About half an hour later, my lunch was served with numerous Korean side dishes in a lacquered wooden box: sizable portions of bulgogi and white rice, alongside elegantly presented compartments of kong-nah-mul (seasoned bean sprouts), pickled radish and seasoned broccoli, as well as a small piece of fried tofu. No fewer than three side cups included samples of kimchi (spiced cabbage) and oh-dang (fish cakes), as well as the house beef-vegetable soup.
The first thing I sampled was the bulgogi, and it was magnificent: spicy but easily eaten medallions of pork, cooked until they were caramelized in their sauce, accented with sesame seeds and sliced scallions. The meat produced a warm, rolling burn on the tongue, more powerful than most bulgogi I’ve had, yet pleasantly stimulating and easily cut by mouthfuls of rice.
From there I reasoned that the soup would best be sampled while it was still warm. I was handsomely repaid with a dish strongly reminiscent of Chinese won ton soup, with the dumplings replaced by free-floating bits of boiled beef and radishes. I had only meant to try some and come back, but the soup was so surprisingly delicious and filling with every spoonful that I polished off the entire cup in short order.

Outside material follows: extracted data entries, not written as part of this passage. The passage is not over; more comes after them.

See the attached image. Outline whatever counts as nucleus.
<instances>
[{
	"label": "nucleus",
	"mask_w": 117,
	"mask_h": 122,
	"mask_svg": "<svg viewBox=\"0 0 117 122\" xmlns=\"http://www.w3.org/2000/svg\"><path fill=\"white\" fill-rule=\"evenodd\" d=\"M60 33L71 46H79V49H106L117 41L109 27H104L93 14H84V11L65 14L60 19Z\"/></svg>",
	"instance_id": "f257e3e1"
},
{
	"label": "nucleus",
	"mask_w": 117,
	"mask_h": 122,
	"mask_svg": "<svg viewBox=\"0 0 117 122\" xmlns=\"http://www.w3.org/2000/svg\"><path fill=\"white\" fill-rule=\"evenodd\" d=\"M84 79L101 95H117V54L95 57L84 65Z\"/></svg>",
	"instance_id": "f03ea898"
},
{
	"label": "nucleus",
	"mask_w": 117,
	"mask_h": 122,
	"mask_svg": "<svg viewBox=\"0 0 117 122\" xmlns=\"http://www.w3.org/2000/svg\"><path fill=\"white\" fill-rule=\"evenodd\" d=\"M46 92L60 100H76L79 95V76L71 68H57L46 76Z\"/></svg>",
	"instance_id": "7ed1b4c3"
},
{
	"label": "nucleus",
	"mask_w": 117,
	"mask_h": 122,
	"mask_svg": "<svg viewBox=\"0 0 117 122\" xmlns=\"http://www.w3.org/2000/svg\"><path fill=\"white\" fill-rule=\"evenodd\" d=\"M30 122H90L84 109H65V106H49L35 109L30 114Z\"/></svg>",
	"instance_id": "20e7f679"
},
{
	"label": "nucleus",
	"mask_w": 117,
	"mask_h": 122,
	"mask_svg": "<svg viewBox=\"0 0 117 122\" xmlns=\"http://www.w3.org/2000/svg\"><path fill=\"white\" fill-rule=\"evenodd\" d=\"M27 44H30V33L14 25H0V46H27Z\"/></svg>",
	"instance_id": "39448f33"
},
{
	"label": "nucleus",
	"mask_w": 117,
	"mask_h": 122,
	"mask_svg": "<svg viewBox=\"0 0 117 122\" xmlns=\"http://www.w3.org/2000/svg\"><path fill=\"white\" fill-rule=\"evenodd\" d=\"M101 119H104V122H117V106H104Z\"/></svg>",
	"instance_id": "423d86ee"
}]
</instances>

The seasoned broccoli was very similar to the way I often eat broccoli at home, steamed and then doused with balsamic vinaigrette: cool and sharply sour, with an earthy touch from the vegetable itself. That also described the pickled radish and to a lesser extent the kimchi, although the other dishes possessed less crunch but more punch thanks to their uncooked preparation. The bean sprouts offered a change of pace from the rice, slightly more capable of standing up to strong fare like the bulgogi.
At this point, I was pleasantly full, so I only tried small portions of the fried tofu (much like any fried food, but a strange texture to my experience) and the oh-dang (too salty for my taste, forcing me to take a drink). It was good that I slowed down, however, because as I finished eating I was brought a small cup of impressively dark brew: cinnamon tea.
Christine says cinnamon tea is a traditional dessert course offered at Korean Garden, but I must confess that I could have put away a glass of the stuff with my meal, served just as piping hot. Don’t add sugar to it, because it needs none; the cinnamon visibly clouds and swirls in the water, producing a powerful hit of flavor when it reaches your taste buds before it seemingly evaporates on your next inhale.
All in all, Korean Garden exemplifies the power of a good surprise. Many people drive past its storefront on Dimond, which isn’t very visible from the road, without even seeing the place -- but if they make the turn and stop they’ll find not just a good lunch but strong dishes, like the house soup and cinnamon tea, that fuel the body yet leave the mind wanting seconds.